= Captioned web images =

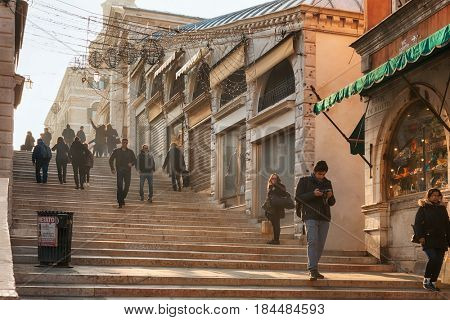 VENICE, ITALY - February 18, 2017 People walking in the morning after crossing the famous Ponte Rialto Bridge in Venice, Italy
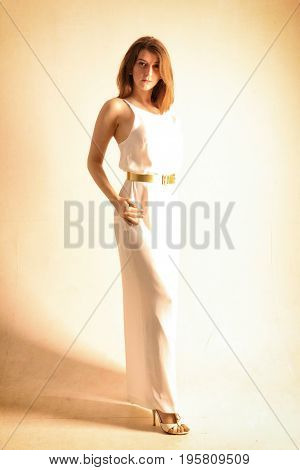 Young woman in a full-length mirror in a white dress on a white background.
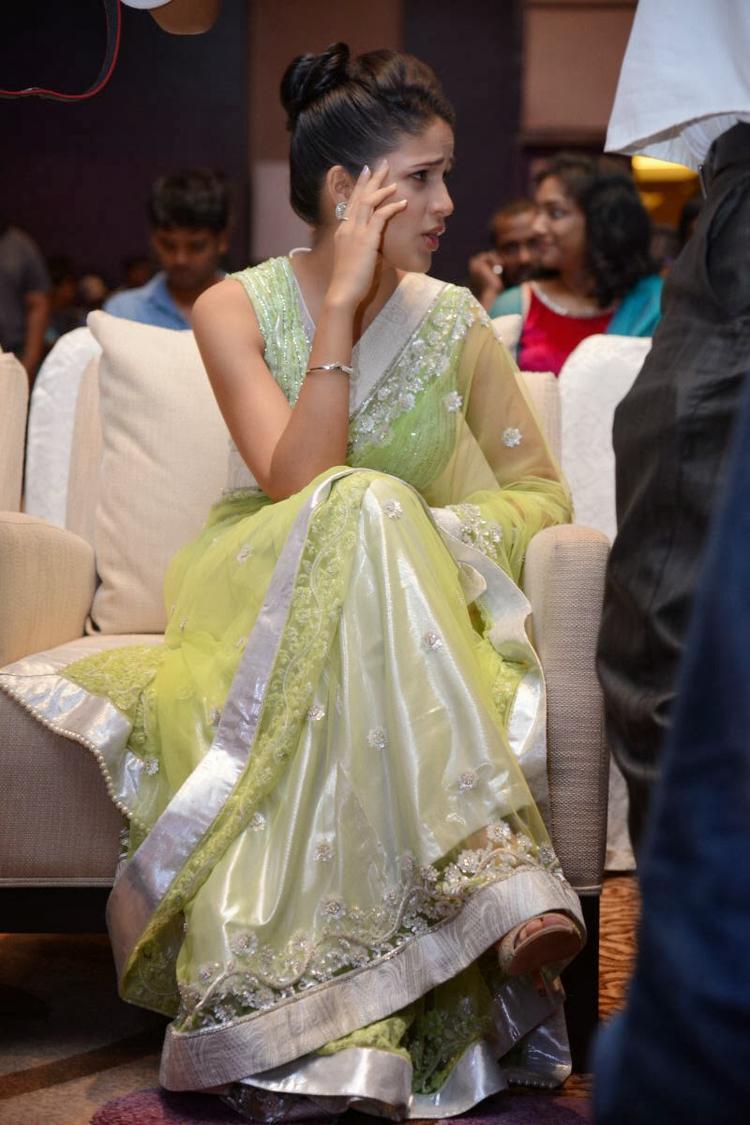 Lavanya In Light Yellow Green Transparent Saree Present At Doosukeltha Movie Audio Release Function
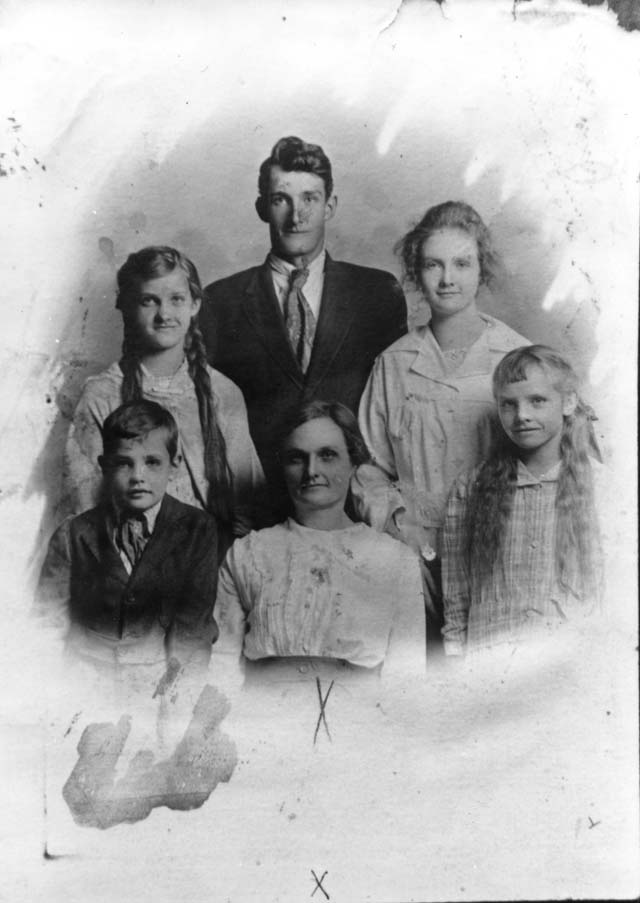 Frank Moss and his siblings and mother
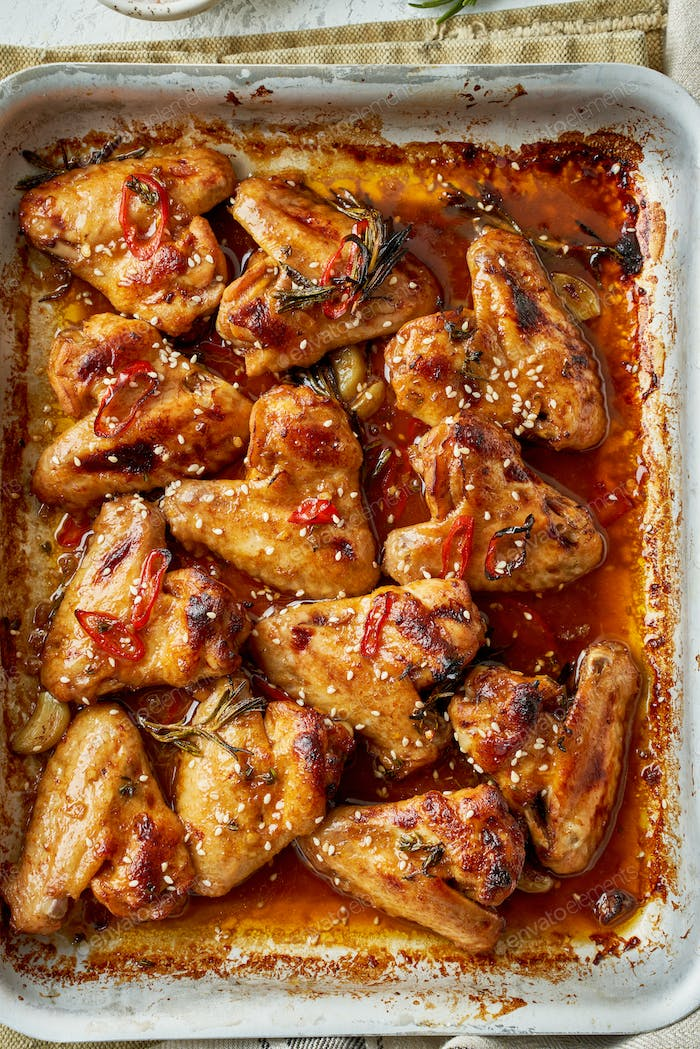 Barbecue chicken wings. Sticky asian spicy wings with teriyaki. ven baked marinated chiken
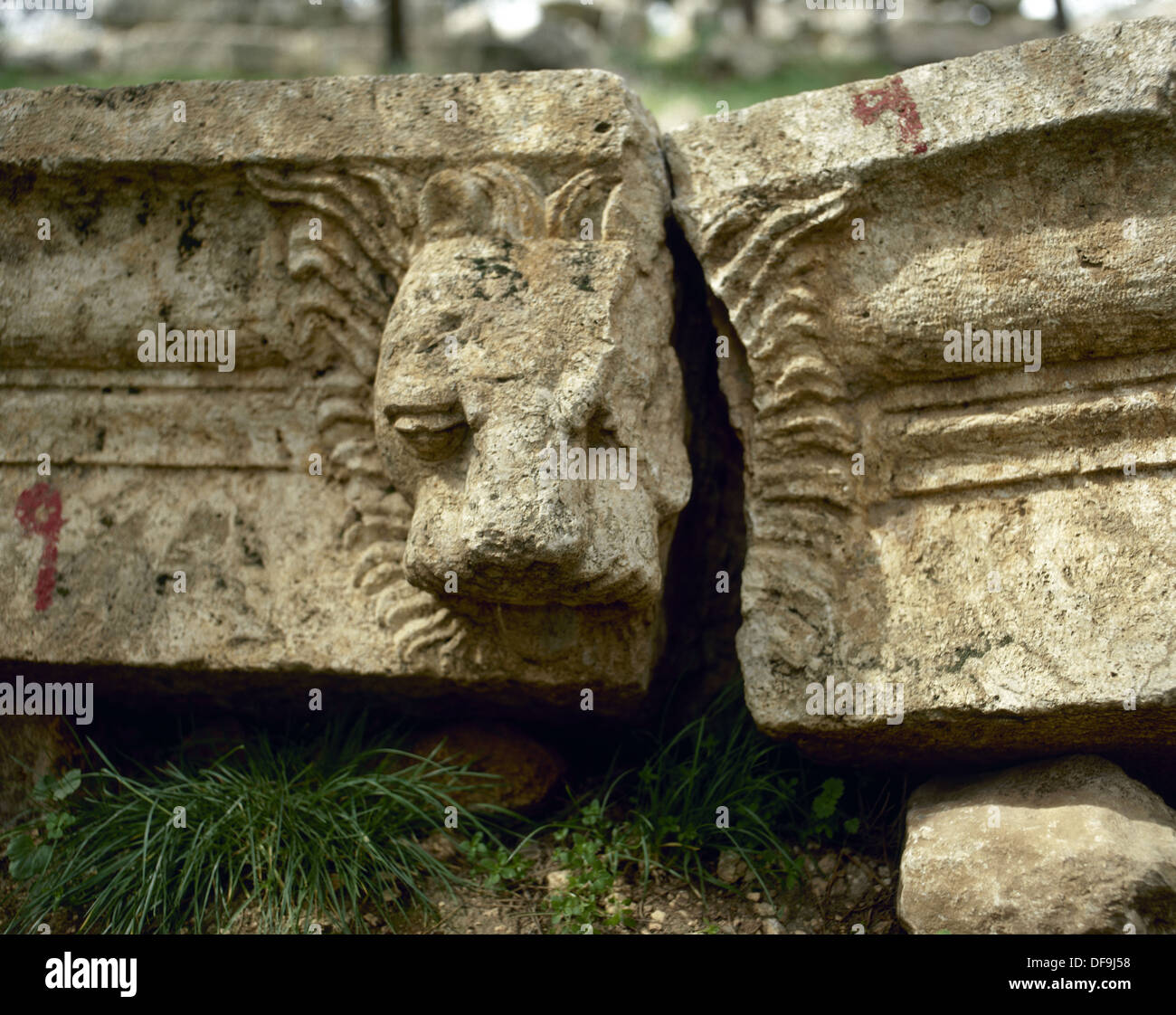 Basilica of Saint Simeon Stylites. 5th century. Sculptural detail depicting a head of a lion. Near Aleppo. Syria. - Stock Image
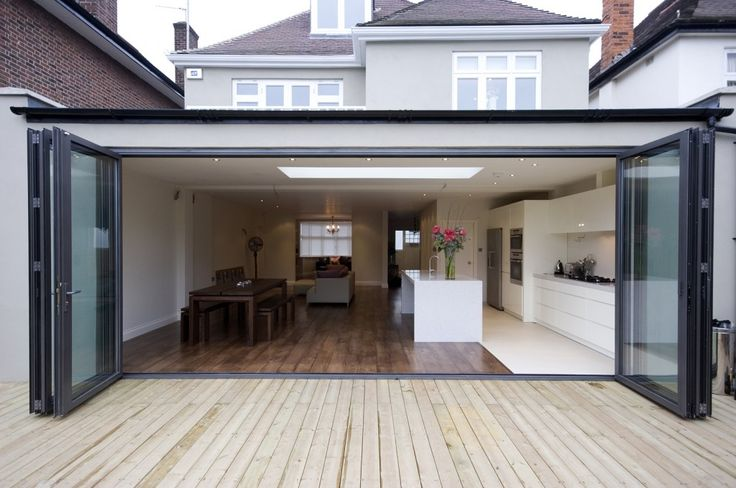 Bi-fold doors. Kitchen running the length of the wall. 2 different styles of floor work surprisingly well.
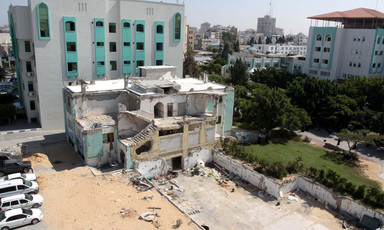 Landscape view of badly damaged multi-story building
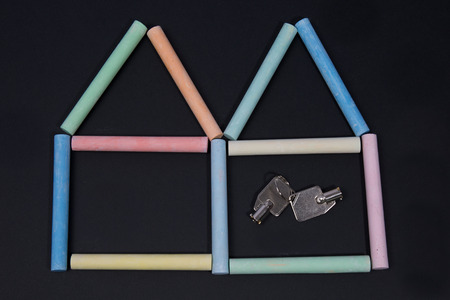 Two houses with keys from a chalk on a black board photo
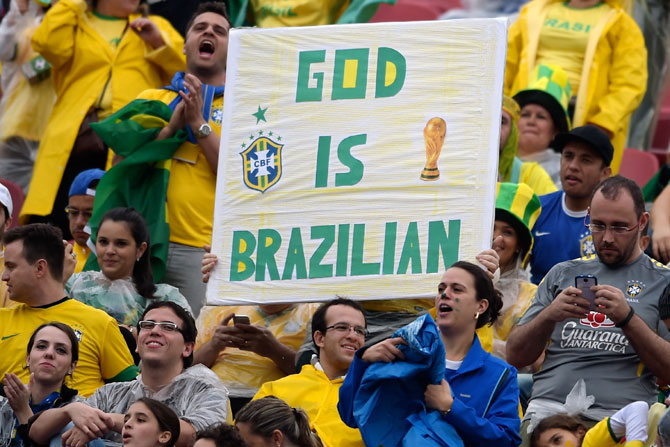 Brazilian fans cheer their team
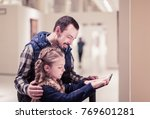 smiling father and daughter... | Shutterstock . vector #769601281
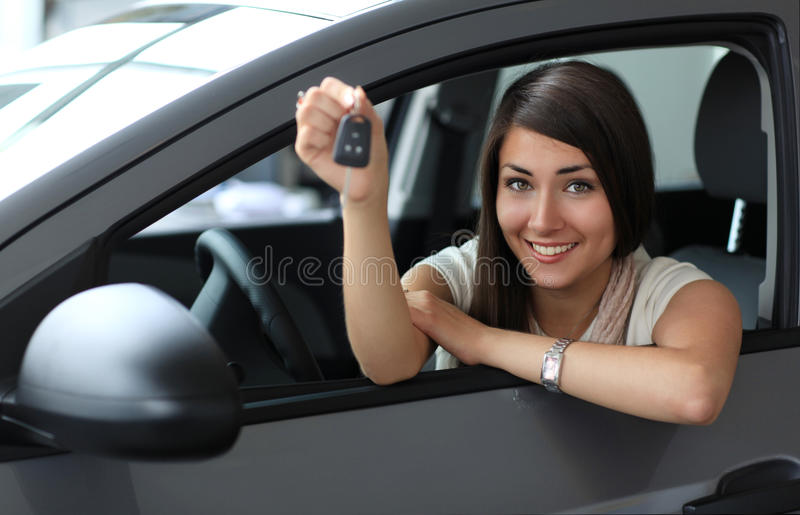 Gelukkige glimlachende vrouw met autosleutel stock fotografie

= What you have to do =
When you copy the records above, keep every word exact and leave out the pictures they contain.

= Written solution =
 VENICE, ITALY - February 18, 2017 People walking in the morning after crossing the famous Ponte Rialto Bridge in Venice, Italy
 Young woman in a full-length mirror in a white dress on a white background.
 Lavanya In Light Yellow Green Transparent Saree Present At Doosukeltha Movie Audio Release Function
 Frank Moss and his siblings and mother
 Barbecue chicken wings. Sticky asian spicy wings with teriyaki. ven baked marinated chiken
 Basilica of Saint Simeon Stylites. 5th century. Sculptural detail depicting a head of a lion. Near Aleppo. Syria. - Stock Image
 Bi-fold doors. Kitchen running the length of the wall. 2 different styles of floor work surprisingly well.
 Landscape view of badly damaged multi-story building
 Two houses with keys from a chalk on a black board photo
 Brazilian fans cheer their team
 smiling father and daughter... | Shutterstock . vector #769601281
 Gelukkige glimlachende vrouw met autosleutel stock fotografie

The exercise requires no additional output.